A cada nova escaramuça bem sucedida, ela vibrava em suas duas frentes de batalha.
A primeira, na busca do corpo de seu filho, de quartel em quartel, de porta em porta das autoridades, de nomes da imprensa, de qualquer pessoa que a quisesse escutar. A outra frente era a de denúncia, no exterior, dos horrores praticados nos porões da ditadura brasileira.
Para isso, não havia limites. Desde se vestir de turista americana e conseguir chegar ao inatingível Henry Kissinger, no hotel Sheraton Rio, onde o Secretário de Estado americano era cercado por segurança máxima, a realizar um inédito desfile, até então no mundo da moda, de uma coleção de vestidos de protesto e denúncia política, em casa do cônsul-geral do Brasil em Nova York, Mario Soutello Alves, com presença de representantes das agências de notícias mais importantes do mundo, Reuters, Associated Press, Tass e outras.
Quando retornava ao Rio de Janeiro, Zuzu elencava os troféus conquistados em sua guerra solitária para denunciar a morte de Stuart e que se parasse de torturar e matar jovens, nos cárceres militares do Brasil. E ria.
Assim como ria, quando chegava à sua loja glamurosa, e participava às clientes – “estou voltando das injeções para apagar as veias das pernas, porque, quando os gorilas me prenderem, das minhas varizes eles não vão rir”. Seria cômico se não fosse trágico.
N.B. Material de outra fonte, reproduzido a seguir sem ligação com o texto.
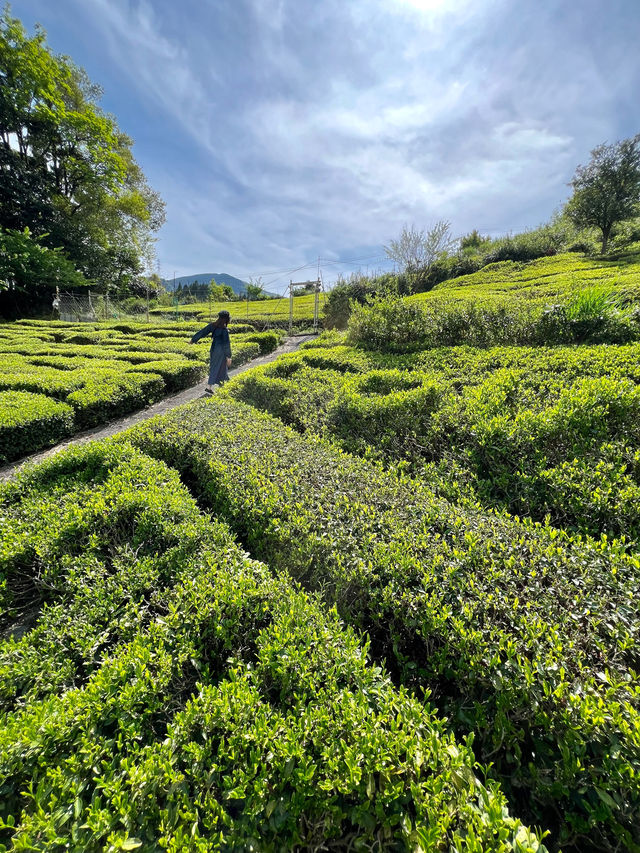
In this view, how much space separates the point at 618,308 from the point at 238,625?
776cm

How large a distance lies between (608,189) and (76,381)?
35939 mm

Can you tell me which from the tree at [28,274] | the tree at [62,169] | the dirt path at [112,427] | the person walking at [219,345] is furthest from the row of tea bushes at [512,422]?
the tree at [62,169]

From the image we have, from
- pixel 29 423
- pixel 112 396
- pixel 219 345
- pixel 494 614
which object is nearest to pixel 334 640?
pixel 494 614

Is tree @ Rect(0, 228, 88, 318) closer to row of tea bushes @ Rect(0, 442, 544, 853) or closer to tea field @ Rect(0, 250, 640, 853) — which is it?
tea field @ Rect(0, 250, 640, 853)

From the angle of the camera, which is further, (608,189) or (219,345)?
(608,189)

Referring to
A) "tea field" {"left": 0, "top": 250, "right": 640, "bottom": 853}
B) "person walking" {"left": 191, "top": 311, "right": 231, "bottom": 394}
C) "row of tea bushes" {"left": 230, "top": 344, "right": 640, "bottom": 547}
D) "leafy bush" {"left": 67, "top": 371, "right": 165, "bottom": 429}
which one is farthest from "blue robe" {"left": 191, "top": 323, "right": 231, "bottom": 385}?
"tea field" {"left": 0, "top": 250, "right": 640, "bottom": 853}

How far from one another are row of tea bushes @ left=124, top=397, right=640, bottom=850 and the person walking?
5651 mm

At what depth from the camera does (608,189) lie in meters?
24.9

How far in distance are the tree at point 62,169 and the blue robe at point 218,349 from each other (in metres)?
21.1

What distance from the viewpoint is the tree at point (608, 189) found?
966 inches

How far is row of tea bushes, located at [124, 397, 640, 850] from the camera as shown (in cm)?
131

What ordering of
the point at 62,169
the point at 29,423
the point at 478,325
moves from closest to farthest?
1. the point at 29,423
2. the point at 478,325
3. the point at 62,169

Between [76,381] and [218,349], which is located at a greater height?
[218,349]

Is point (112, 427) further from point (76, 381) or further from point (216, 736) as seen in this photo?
point (216, 736)
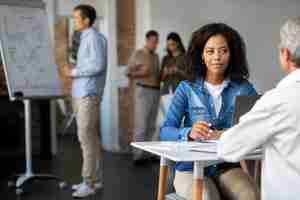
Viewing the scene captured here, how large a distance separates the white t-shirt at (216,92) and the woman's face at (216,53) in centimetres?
7

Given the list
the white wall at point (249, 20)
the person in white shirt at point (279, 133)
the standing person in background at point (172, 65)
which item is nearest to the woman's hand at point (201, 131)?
the person in white shirt at point (279, 133)

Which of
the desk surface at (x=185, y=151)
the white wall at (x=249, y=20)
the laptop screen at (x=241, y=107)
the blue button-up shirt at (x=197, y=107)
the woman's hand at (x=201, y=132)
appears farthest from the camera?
the white wall at (x=249, y=20)

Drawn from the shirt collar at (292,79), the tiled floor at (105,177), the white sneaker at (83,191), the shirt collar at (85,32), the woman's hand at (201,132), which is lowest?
the tiled floor at (105,177)

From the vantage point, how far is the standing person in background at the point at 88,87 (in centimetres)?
396

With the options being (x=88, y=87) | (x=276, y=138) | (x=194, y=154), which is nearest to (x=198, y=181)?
(x=194, y=154)

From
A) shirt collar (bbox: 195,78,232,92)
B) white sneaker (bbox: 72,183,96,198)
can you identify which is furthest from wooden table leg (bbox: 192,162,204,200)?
white sneaker (bbox: 72,183,96,198)

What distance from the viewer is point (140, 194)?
4.07 metres

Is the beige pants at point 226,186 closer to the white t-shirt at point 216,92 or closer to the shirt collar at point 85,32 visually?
the white t-shirt at point 216,92

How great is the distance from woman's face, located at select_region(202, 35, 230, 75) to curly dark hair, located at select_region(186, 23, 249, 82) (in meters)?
0.02

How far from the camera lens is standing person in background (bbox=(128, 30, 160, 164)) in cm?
532

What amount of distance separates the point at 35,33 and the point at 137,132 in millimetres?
1652

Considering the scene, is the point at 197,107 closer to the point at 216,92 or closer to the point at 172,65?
the point at 216,92

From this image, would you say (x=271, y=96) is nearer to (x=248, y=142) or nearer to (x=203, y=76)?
(x=248, y=142)

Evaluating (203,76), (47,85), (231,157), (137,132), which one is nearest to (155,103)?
(137,132)
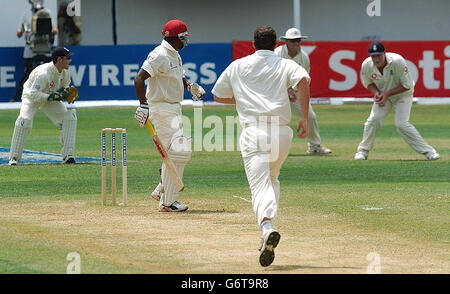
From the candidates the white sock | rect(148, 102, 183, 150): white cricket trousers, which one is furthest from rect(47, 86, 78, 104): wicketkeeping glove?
the white sock

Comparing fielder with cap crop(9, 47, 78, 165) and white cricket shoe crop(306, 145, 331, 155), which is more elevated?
fielder with cap crop(9, 47, 78, 165)

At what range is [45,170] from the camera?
16688mm

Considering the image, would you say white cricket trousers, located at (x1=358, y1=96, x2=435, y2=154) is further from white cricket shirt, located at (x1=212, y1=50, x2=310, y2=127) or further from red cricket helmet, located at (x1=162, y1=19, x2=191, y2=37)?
white cricket shirt, located at (x1=212, y1=50, x2=310, y2=127)

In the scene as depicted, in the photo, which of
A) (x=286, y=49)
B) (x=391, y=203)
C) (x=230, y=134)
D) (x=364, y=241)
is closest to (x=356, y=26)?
(x=230, y=134)

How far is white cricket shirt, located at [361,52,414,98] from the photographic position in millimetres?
17750

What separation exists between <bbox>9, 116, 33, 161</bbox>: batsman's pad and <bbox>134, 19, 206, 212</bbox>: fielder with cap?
5.37 m

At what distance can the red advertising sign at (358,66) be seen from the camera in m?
28.5

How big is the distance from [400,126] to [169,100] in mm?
6581

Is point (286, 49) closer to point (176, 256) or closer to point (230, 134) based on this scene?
point (230, 134)

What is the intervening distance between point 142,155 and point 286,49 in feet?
9.69

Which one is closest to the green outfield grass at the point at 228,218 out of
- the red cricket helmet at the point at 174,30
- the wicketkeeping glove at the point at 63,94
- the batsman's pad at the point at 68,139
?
the batsman's pad at the point at 68,139

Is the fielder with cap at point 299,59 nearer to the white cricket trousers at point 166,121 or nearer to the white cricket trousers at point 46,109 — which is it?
the white cricket trousers at point 46,109

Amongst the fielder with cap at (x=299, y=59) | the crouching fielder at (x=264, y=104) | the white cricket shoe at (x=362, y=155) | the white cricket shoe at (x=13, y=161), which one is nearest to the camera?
the crouching fielder at (x=264, y=104)

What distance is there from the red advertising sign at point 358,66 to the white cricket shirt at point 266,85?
19165mm
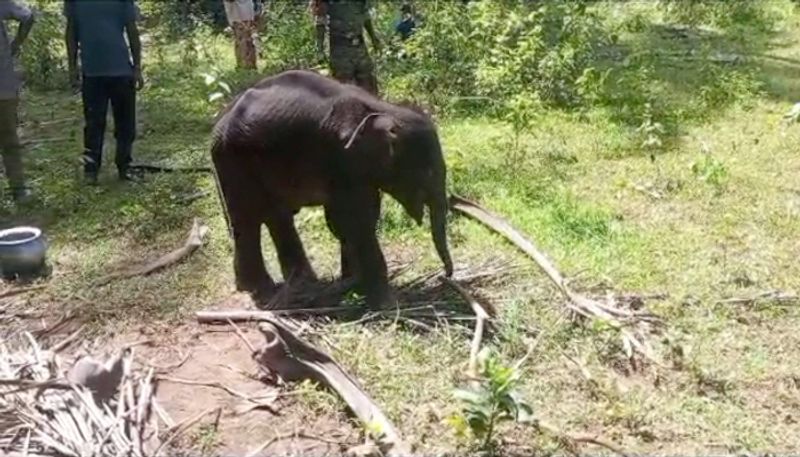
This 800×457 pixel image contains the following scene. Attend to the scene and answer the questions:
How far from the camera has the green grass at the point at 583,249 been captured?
14.2ft

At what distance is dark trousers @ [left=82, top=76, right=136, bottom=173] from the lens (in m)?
7.36

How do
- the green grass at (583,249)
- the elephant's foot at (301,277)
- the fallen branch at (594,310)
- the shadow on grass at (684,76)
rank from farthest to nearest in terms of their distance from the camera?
1. the shadow on grass at (684,76)
2. the elephant's foot at (301,277)
3. the fallen branch at (594,310)
4. the green grass at (583,249)

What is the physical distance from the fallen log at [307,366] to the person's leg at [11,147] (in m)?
3.33

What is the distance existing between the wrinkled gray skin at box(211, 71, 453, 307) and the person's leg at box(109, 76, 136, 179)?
2.43 meters

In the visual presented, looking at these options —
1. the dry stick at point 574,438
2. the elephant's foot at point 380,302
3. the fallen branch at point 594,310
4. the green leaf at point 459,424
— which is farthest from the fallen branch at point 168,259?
the dry stick at point 574,438

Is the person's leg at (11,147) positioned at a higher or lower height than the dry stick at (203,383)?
higher

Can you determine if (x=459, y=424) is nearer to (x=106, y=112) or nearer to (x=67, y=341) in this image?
(x=67, y=341)

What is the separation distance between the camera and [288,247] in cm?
546

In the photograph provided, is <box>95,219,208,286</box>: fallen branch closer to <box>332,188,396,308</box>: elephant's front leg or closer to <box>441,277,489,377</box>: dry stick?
<box>332,188,396,308</box>: elephant's front leg

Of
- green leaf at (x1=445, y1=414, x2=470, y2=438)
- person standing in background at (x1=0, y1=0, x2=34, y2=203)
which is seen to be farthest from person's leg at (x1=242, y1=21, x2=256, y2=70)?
green leaf at (x1=445, y1=414, x2=470, y2=438)

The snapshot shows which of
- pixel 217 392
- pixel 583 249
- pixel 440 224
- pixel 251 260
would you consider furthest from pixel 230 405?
pixel 583 249

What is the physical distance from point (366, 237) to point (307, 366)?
0.90 metres

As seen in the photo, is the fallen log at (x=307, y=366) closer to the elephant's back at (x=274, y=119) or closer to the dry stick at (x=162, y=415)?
the dry stick at (x=162, y=415)

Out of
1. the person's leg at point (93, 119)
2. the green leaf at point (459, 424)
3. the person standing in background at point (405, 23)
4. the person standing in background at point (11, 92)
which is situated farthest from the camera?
the person standing in background at point (405, 23)
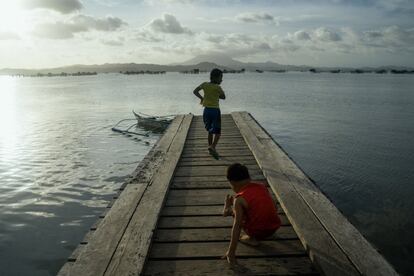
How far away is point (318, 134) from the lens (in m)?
21.8

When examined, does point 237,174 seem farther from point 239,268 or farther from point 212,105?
point 212,105

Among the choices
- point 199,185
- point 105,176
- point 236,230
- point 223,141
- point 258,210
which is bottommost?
point 105,176

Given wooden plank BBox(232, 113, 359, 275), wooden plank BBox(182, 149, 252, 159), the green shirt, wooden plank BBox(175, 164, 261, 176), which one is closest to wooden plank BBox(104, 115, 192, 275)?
wooden plank BBox(175, 164, 261, 176)

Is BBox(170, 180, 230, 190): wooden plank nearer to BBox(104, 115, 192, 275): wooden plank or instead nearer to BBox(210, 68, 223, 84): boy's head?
BBox(104, 115, 192, 275): wooden plank

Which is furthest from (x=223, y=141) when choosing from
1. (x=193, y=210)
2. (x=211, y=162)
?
(x=193, y=210)

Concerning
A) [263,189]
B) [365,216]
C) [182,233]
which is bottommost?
[365,216]

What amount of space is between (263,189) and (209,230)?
1.03 metres

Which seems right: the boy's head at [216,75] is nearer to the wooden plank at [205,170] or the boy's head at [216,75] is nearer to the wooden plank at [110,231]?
the wooden plank at [205,170]

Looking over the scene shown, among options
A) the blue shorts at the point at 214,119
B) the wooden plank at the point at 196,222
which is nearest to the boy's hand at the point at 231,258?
the wooden plank at the point at 196,222

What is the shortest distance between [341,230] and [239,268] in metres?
1.38

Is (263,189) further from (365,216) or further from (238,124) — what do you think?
(238,124)

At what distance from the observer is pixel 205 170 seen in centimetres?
754

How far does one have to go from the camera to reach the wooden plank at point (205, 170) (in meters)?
7.29

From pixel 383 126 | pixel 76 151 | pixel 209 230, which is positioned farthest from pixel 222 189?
pixel 383 126
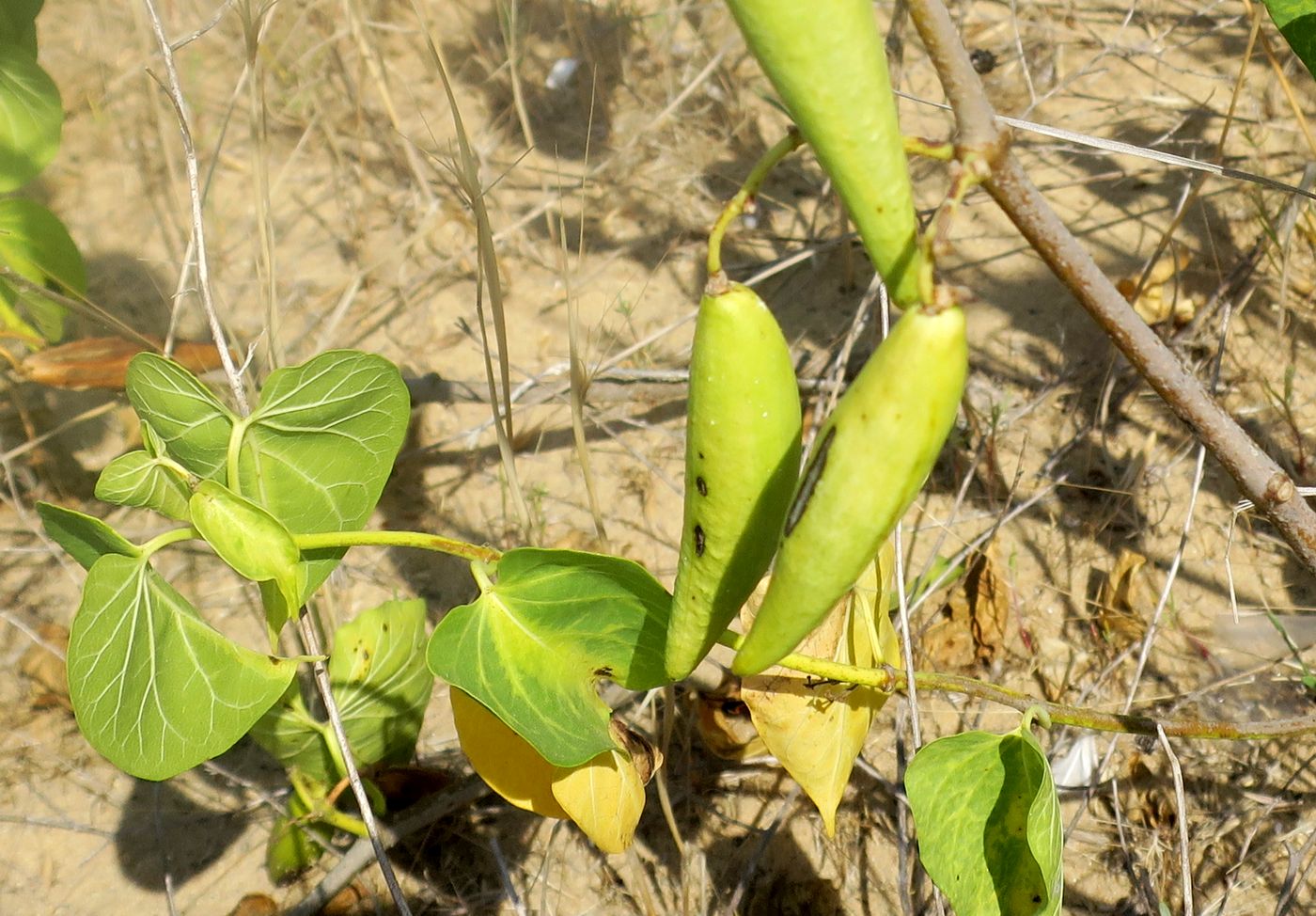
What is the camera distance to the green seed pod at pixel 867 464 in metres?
0.52

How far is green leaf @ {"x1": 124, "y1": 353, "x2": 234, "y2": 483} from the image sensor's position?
1.00 metres

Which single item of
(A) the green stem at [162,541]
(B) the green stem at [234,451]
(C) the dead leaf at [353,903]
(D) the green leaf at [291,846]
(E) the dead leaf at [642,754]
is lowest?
(C) the dead leaf at [353,903]

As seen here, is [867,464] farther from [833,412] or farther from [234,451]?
[234,451]

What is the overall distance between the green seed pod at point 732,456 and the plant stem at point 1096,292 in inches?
6.7

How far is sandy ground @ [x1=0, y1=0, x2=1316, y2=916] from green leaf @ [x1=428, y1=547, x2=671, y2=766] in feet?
1.06

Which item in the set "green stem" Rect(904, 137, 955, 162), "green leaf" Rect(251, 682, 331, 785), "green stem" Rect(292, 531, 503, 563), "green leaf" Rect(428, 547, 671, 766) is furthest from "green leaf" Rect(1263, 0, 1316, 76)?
"green leaf" Rect(251, 682, 331, 785)

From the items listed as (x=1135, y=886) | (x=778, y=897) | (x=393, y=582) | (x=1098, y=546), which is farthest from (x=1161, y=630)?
(x=393, y=582)

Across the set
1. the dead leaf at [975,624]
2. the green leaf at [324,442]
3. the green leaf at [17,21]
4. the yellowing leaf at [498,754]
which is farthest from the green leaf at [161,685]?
the green leaf at [17,21]

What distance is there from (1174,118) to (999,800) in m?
1.63

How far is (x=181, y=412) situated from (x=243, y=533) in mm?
208

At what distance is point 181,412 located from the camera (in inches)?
41.1

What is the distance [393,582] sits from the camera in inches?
72.9

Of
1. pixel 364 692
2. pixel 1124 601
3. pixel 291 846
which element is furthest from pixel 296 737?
pixel 1124 601

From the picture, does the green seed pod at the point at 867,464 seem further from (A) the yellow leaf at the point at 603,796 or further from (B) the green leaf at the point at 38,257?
(B) the green leaf at the point at 38,257
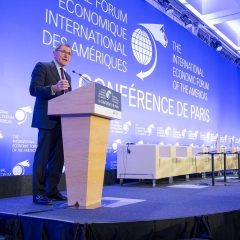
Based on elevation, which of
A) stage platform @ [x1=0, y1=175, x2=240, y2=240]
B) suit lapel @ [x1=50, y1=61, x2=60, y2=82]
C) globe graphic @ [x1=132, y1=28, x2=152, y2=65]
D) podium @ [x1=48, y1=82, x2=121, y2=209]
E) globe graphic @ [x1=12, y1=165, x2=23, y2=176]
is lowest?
stage platform @ [x1=0, y1=175, x2=240, y2=240]

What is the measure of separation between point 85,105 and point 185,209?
1197mm

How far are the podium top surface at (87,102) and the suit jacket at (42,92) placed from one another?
259mm

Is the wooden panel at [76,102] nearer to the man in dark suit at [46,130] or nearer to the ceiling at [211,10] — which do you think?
the man in dark suit at [46,130]

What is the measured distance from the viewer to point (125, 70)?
6465mm

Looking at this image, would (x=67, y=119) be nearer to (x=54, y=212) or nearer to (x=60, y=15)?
(x=54, y=212)

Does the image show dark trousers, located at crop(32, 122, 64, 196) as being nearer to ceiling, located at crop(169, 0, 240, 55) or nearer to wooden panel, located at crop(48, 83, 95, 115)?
wooden panel, located at crop(48, 83, 95, 115)

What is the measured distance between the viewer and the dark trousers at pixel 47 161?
126 inches

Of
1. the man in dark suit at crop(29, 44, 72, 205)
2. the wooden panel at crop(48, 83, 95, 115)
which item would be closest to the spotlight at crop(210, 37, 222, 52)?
the man in dark suit at crop(29, 44, 72, 205)

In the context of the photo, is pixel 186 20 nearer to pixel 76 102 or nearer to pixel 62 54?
pixel 62 54

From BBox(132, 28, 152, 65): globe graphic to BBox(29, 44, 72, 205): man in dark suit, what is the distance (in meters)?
3.63

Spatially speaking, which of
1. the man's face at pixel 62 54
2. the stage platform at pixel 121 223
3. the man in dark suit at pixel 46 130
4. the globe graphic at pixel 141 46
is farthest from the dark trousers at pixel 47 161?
the globe graphic at pixel 141 46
Em meio ao sofrimento, Zuzu fazia as modelos, Elke Maravilha entre elas, desfilarem suas roupas alegres no ateliê, ao som do “Boi voador”, do Chico, e cantarolava junto “Quem foi, quem foi / Que falou no boi / Manda prender esse boi / Seja esse boi o que for”. Era um deboche dos militares, chamados por ela de “milicos”, que proibiam ‘bois voadores’ de voar, imaginária e incontrolável manada, em que ela se incluía.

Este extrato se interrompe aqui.